— Texte de l'exercice —
Hier avait lieu l’inauguration de la tour LUMA, le matin, et l’ouverture des Rencontres photographiques d’Arles, le soir : deux événements apparemment en correspondance, et pourtant deux mondes bien différents, soulignant un glissement perceptible depuis quelques années, à savoir le déclin de la politique culturelle publique au profit du mécénat privé.
Ils étaient tous au rendez-vous, ce dimanche matin, pour l’inauguration de la tour LUMA, une splendeur aux 11 000 écailles de verre conçue par l’architecte Frank Gehry (c’est autre chose que la triste métamorphose de la Bourse de Commerce en Fondation Pinault), qui abrite désormais une fondation dédiée aux arts contemporains : l’actuelle résidente de la rue de Valois, Roselyne Bachelot-Narquin, les anciennes ministres Françoise Nyssen, Françoise de Panafieu, Georgina Dufoix, le président de région Renaud Muselier, le préfet, le nouveau maire d’Arles, Patrick de Carolis, jusqu’à l’architecte Frank Gehry lui-même, présent pour l’occasion. Tous se sont pressés autour de Maja Hoffmann, élevée pour l’occasion au grade de Commandeur des arts et des lettres, la plus haute distinction décernée par le ministère de la Culture.
LUMA : une histoire artistique à l’œuvre
« Le projet que vous nous offrez aujourd’hui, chère Maja Hoffmann, est follement enthousiasmant, se réjouit Roselyne Bachelot, qui cite pour l’occasion Alphonse Daudet, non sans un brin de lyrisme. L’énergie qui se dégage de ce lieu tient autant du projet artistique que vous y portez qu’au site lui-même, magnifiquement inventé. » Et la ministre de retracer, à l’occasion de la décoration, l’existence de la famille Hoffmann, qui devint en deux générations l’un des leaders mondiaux de l’industrie pharmaceutique et dont Maja Sacher-Stehlin (1896-1989) fut une figure majeure : sculptrice – disciple de Bourdelle –, puis mécène avec son mari Emanuel Hoffman, ils acquirent directement auprès d’artistes tels que Paul Klee ou Jean Art une grande quantité d’œuvres ; après la mort prématurée de son époux, dans la trentaine, elle créa la Fondation Emanuel Hoffmann pour perpétuer l’œuvre initiée, que poursuit aujourd’hui à son tour sa petite-fille, Maja Hoffmann, né en 1955.

Renaud Muselier, Roselyne Bachelot, Frank Gehry et Maja Hoffmann (© Pierre Gelin-Monastier)

— Données extraites —
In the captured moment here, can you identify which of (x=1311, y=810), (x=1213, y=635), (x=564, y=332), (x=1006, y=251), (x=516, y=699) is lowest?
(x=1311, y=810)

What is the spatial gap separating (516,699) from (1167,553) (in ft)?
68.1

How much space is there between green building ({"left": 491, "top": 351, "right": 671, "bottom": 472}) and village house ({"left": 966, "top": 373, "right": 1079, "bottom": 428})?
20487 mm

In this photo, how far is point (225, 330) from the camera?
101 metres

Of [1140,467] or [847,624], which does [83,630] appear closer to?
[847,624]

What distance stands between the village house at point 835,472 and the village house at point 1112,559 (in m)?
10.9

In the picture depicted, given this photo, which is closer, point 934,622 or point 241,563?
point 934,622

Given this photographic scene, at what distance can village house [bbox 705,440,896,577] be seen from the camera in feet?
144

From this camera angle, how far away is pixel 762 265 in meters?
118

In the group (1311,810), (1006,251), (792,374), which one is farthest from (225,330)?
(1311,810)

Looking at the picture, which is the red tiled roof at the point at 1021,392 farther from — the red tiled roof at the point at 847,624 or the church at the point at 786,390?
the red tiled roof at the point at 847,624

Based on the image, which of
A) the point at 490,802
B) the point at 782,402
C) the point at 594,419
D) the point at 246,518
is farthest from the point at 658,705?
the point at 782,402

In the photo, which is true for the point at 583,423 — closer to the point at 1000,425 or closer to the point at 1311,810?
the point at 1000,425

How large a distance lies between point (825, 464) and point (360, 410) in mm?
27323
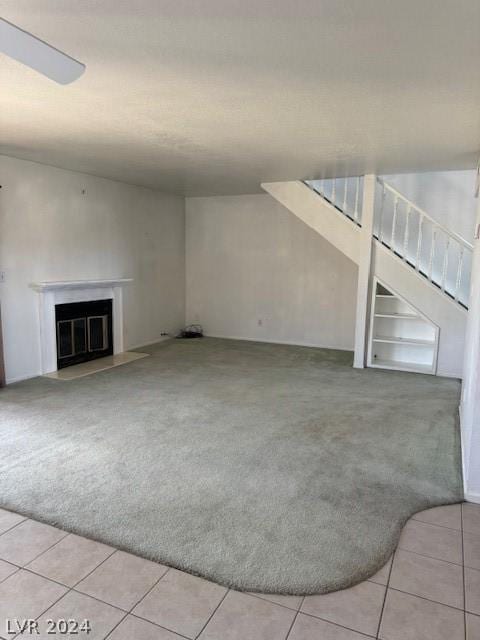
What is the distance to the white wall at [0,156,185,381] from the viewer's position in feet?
15.4

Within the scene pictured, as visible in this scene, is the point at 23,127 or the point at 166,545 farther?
the point at 23,127

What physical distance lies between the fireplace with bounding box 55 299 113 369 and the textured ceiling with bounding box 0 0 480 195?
6.11 ft

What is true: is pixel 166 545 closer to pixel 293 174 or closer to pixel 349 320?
pixel 293 174

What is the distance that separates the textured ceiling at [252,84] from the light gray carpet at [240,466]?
234 cm

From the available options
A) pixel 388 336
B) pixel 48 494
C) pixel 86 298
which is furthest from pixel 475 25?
pixel 86 298

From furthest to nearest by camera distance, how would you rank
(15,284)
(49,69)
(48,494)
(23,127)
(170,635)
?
1. (15,284)
2. (23,127)
3. (48,494)
4. (49,69)
5. (170,635)

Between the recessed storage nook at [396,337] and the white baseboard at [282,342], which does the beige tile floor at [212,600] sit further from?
the white baseboard at [282,342]

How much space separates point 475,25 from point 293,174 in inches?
Answer: 141

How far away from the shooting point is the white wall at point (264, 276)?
662 centimetres

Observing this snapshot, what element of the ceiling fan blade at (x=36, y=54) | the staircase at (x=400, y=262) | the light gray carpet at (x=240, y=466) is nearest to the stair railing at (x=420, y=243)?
the staircase at (x=400, y=262)

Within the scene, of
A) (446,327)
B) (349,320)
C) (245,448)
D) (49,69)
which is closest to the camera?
(49,69)

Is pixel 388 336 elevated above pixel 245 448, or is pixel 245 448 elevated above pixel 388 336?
pixel 388 336

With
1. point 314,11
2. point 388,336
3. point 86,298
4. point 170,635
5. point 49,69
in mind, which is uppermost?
point 314,11

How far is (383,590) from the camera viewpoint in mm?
1836
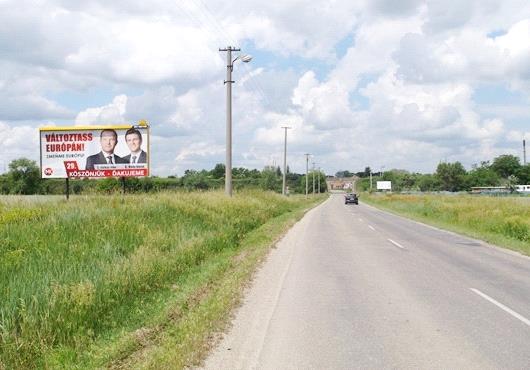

— Travail demandé —
**A.** Dans le texte sur l'inauguration de la tour LUMA, quelles anciennes ministres étaient présentes ce dimanche matin ?
**B.** Écrivez la suite du texte sur l'inauguration de la tour LUMA.

— Corrigés —
**A.** Françoise Nyssen, Françoise de Panafieu et Georgina Dufoix.

**B.**
.
La Fondation LUMA en porte la trace, qui propose des œuvres de photographes historiques (Nan Goldin, Diane Arbus, Derek Jarman, Parkett Verlag, Annie Leibovitz…) et des œuvres contemporaines d’artistes aussi divers qu’Ólafur Eliasson, Liam Gillick, Etel Adnan, Anri Sala, Tino Seghal, Christian Marclay (dont nous aimerions voir le montage cinématographique intégral, qui dure vingt-quatre heures), John Akomfrah, Carsten Höller ou encore Franz West, Ian Cheng, Ritkrit Tiravanija et Koo Jeong A.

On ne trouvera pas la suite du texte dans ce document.